Ensuite, Pourim est de facto depuis le Moyen-Âge l’occasion de ce que l’on pourrait appeler des proto-drag shows : les pourim shpils. Ces petites pièces de théâtre parodiant la Méguila, première forme dramatique à avoir été admise par les rabbins, étaient en effet initialement jouées uniquement par des hommes, les femmes n’étant pas autorisées à se produire sur scène. Les personnages féminins de la Méguila étaient donc par la force des choses interprétés par des acteurs masculins. Imaginez le petit Yossélé grimé en sensuelle reine Esther, ou Shmulik le marchand de bestiaux déguisé en indomptable Vashti… Digne du plus piquant des drag shows, non ? La tradition du pourim shpil est d’ailleurs aujourd’hui réinvestie par des artistes dans tout le monde juif anglo-saxon, qui en proposent des versions (officiellement) drag. Et au fond, quoi de plus naturel pour la reine Esther que d’être interprétée par une drag queen ?

Mais au-delà de cette rencontre très concrète entre Pourim et le drag, il existe à mon avis une parenté profonde, presque philosophique, entre les deux, dont l’aspect concret n’est finalement qu’un reflet logique.

Pourim et l’art drag peuvent en effet s’analyser comme procédant de la même démarche d’empowerment d’une communauté opprimée (les Juifs dans un cas, les queers dans l’autre) consistant à se réapproprier son identité à travers le jeu, la scène, les costumes. « Nous sommes persécutés en tant qu’hommes jugés trop efféminés ? – disent les drag queens. Eh bien ici, sur scène, nous pouvons être aussi excessivement femmes que nous le décidons. » « Nous sommes régulièrement menacés par des projets d’extermination ? disent les Juifs à Pourim. Eh bien, une journée par an, grâce au déguisement, nous pouvons jouer à être qui nous voulons. ». Dans les deux cas, le déguisement agit comme un outil d’émancipation, la joie comme une source d’empowerment, l’imaginaire comme le lieu d’une libération. Dans les deux cas, il s’agit de sortir de l’assignation à l’identité de victime, à la merci des persécutions du premier conseiller du roi ou du premier imbécile homophobe venu, pour affirmer fièrement qui on est, ou qui on pourrait être.

Et en cela, l’art drag résonne, au-delà de Pourim, avec l’idée, très importante dans le judaïsme, selon laquelle l’identité n’est jamais figée mais toujours en mouvement, l’idée que l’on peut toujours se réinventer et explorer de nouvelles facettes de nous-mêmes, et que cette fluidité est la condition même de notre liberté.
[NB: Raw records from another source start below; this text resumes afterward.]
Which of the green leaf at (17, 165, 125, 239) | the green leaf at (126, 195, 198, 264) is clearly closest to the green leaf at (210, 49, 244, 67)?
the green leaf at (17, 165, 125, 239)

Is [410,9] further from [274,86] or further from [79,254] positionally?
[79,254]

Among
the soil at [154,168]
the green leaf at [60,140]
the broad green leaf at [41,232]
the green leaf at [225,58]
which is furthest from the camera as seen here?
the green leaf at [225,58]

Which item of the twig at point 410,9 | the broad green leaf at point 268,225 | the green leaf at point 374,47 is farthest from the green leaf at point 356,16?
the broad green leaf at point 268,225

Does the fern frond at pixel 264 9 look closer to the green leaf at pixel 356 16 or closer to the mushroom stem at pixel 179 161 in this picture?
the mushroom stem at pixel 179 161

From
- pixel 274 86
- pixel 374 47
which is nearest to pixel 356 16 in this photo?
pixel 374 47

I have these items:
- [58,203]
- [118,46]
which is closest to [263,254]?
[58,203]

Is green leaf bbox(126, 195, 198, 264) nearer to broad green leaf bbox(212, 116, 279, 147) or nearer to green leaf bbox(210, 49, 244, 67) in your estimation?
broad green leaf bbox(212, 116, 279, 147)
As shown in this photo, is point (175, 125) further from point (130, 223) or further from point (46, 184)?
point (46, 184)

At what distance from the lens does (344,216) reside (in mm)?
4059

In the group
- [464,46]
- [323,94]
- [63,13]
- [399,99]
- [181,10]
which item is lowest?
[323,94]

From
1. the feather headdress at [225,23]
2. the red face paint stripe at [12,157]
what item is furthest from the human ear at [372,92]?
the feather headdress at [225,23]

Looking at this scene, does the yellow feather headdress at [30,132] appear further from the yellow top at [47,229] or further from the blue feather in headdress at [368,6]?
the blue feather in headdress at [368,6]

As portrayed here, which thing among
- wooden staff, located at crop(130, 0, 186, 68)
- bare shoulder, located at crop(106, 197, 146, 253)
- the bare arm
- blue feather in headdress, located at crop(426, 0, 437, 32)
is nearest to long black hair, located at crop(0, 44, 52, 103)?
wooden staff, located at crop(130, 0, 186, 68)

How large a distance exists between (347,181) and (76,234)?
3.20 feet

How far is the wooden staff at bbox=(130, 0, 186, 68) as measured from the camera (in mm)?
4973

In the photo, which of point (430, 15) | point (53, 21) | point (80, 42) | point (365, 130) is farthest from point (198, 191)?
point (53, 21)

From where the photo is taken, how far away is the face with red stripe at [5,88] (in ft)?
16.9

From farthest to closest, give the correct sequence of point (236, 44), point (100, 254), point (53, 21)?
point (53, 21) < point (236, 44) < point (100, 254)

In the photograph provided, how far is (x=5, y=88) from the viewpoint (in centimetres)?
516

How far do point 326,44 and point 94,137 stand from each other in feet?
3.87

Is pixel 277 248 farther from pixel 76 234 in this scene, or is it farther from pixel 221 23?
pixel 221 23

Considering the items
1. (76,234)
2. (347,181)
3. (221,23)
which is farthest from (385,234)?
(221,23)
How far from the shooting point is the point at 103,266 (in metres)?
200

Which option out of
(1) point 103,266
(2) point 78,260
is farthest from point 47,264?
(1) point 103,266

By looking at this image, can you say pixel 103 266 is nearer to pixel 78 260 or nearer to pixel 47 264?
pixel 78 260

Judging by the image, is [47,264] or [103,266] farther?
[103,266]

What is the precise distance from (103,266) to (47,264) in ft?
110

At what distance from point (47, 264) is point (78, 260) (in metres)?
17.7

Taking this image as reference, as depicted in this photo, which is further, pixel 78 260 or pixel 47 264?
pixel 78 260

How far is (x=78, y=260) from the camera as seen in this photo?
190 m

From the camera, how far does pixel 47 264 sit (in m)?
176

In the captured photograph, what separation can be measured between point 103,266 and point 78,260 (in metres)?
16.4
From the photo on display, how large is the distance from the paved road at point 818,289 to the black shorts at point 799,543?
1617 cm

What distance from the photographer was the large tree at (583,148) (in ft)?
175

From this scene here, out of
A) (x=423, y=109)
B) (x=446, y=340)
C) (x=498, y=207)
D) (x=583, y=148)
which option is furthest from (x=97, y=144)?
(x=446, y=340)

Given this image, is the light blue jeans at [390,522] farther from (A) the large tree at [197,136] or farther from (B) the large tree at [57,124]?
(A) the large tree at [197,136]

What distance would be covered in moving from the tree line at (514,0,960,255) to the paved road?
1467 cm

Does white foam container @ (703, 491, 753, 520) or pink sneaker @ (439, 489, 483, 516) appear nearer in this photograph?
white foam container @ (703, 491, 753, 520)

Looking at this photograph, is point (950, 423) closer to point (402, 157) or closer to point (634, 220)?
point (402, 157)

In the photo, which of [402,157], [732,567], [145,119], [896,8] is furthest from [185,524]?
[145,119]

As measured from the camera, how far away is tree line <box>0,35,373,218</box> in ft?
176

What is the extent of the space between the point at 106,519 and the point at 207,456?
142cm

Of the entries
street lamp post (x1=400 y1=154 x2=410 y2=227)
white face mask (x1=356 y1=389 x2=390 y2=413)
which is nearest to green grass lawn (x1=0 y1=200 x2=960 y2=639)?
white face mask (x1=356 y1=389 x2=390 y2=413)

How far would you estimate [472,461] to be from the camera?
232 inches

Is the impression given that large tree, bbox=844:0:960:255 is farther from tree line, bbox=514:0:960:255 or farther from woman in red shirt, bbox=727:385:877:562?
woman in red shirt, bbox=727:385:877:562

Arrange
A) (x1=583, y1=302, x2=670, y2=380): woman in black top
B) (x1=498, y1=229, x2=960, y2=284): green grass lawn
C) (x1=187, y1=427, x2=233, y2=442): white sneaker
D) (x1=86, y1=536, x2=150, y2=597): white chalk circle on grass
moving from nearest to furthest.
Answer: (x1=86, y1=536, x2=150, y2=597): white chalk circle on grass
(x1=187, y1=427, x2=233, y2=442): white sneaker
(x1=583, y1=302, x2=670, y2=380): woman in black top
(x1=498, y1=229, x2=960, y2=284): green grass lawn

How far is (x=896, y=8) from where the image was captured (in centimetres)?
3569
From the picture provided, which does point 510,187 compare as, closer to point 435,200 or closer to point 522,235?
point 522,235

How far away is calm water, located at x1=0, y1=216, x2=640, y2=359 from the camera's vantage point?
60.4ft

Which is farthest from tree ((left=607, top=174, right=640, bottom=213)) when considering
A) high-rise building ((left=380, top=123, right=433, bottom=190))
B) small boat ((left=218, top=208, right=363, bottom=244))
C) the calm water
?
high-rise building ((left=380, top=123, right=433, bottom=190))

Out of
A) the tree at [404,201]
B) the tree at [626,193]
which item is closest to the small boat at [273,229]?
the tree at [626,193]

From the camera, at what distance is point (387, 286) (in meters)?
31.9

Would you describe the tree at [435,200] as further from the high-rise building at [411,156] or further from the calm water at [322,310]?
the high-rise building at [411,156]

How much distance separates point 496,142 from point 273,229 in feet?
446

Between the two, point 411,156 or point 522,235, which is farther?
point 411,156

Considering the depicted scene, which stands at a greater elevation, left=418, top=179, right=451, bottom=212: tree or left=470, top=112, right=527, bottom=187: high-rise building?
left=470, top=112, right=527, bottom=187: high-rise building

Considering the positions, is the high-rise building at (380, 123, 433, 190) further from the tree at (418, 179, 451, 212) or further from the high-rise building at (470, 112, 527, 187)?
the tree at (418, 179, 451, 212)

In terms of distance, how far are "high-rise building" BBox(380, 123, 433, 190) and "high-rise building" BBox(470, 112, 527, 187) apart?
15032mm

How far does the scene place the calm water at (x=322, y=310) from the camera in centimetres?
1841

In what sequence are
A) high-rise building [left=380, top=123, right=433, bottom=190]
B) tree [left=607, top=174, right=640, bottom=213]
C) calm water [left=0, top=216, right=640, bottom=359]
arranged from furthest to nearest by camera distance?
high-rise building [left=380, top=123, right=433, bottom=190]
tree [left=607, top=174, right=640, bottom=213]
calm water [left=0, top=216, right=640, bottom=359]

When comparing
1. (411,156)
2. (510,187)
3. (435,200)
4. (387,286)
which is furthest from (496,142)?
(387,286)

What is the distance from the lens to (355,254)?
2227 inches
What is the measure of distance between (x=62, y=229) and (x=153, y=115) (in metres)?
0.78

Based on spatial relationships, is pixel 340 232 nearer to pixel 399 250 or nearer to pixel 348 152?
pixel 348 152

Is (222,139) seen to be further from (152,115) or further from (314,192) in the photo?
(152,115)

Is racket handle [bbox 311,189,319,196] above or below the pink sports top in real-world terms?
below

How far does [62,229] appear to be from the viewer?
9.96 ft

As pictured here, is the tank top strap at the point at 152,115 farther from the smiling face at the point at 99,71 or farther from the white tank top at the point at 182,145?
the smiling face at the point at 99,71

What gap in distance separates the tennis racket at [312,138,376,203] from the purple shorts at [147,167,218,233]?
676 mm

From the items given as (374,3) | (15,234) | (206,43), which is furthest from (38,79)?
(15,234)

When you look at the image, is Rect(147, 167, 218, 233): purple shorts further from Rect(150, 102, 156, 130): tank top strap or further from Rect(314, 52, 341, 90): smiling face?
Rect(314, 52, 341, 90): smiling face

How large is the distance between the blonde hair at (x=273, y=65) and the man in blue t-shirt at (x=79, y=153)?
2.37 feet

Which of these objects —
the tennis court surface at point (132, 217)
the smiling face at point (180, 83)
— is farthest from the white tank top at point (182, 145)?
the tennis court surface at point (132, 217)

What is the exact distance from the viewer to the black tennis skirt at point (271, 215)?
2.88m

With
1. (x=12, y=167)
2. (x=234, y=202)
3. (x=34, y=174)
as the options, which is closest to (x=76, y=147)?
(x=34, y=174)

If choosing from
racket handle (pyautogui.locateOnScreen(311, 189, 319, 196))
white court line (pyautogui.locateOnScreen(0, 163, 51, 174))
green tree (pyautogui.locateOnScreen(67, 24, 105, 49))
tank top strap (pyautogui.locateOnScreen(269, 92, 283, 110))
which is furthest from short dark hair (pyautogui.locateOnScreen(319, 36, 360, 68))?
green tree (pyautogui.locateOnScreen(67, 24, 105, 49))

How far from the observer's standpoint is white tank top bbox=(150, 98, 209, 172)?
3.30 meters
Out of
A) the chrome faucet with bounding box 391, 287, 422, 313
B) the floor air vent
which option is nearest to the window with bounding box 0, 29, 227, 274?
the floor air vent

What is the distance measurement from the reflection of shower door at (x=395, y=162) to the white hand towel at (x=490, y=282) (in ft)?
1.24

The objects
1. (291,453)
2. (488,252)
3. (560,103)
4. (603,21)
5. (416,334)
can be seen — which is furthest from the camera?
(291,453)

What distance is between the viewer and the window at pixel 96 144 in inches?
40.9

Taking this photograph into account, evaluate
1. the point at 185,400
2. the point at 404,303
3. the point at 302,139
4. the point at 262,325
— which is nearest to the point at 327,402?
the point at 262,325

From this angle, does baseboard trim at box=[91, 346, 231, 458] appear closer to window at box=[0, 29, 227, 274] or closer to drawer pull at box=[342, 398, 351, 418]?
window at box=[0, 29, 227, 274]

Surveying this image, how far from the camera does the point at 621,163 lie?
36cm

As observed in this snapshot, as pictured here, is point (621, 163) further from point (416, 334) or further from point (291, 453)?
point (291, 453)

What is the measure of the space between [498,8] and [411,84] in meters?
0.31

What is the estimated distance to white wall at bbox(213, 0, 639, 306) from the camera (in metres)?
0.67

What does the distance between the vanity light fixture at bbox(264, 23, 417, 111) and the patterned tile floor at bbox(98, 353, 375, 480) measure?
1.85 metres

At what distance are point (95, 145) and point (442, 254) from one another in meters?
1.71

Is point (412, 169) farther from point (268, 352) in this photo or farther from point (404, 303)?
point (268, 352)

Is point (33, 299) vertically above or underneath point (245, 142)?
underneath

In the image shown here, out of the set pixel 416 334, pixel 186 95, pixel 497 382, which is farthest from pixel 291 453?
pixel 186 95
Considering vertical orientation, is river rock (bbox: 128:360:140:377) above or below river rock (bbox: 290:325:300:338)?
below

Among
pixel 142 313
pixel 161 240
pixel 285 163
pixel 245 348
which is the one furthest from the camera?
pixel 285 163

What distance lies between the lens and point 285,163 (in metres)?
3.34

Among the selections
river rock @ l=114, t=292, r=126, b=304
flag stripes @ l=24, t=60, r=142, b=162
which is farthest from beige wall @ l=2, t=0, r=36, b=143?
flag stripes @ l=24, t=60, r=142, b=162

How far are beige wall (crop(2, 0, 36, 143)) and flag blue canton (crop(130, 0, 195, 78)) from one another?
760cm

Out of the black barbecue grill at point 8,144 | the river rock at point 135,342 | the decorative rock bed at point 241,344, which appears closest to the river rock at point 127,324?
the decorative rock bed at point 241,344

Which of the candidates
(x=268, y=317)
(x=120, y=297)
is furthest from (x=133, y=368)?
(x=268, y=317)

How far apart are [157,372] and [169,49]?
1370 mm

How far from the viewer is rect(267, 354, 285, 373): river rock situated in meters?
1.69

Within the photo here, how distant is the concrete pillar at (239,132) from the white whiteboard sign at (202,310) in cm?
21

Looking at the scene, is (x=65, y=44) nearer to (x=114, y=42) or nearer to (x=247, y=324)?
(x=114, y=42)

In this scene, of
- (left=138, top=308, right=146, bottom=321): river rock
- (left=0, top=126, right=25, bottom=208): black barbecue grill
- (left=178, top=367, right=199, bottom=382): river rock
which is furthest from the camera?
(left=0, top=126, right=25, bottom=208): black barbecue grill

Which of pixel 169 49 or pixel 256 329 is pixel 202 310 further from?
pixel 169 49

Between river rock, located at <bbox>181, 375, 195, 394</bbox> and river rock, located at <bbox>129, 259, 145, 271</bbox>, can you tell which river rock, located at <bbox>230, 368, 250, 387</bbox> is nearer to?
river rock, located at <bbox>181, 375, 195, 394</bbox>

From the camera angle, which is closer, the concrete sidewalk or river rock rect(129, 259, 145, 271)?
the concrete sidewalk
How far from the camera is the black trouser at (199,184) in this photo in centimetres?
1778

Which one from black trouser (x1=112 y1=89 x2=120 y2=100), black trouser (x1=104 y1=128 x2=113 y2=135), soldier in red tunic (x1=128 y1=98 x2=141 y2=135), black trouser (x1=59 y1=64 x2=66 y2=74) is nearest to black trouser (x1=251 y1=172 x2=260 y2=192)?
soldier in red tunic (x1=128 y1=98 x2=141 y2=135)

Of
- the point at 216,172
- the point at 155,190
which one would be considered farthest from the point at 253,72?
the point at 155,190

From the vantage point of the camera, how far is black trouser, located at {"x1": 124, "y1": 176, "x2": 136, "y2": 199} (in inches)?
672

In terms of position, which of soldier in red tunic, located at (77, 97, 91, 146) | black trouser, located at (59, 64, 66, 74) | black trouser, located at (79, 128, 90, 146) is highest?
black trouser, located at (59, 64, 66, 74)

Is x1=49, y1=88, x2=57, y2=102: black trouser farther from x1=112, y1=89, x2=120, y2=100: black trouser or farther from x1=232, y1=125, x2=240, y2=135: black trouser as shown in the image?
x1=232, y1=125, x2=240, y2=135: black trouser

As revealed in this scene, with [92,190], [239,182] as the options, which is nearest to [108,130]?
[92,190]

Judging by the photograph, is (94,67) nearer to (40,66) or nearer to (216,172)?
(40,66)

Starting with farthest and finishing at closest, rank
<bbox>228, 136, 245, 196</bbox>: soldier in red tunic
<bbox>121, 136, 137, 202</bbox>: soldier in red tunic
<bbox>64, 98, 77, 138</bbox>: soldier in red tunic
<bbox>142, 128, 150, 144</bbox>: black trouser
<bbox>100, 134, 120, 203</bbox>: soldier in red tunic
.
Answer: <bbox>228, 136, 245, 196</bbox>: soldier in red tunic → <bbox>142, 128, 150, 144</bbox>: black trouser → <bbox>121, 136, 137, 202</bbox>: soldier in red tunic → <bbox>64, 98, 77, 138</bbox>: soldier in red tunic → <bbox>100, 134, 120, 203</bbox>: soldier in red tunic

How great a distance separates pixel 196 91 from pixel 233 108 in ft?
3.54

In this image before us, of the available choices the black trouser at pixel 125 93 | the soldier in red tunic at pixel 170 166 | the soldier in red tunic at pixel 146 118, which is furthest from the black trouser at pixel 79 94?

Cette idée est merveilleusement synthétisée par une formule de la photographe Claude Cahun, évoquée précédemment, lorsqu’elle dit son engagement à toujours « devenir, plutôt qu’être » 4. Une phrase aux accents de devise, qui pourrait être inscrite tant sur les frontons des synagogues que sur celles des salles de spectacles drag.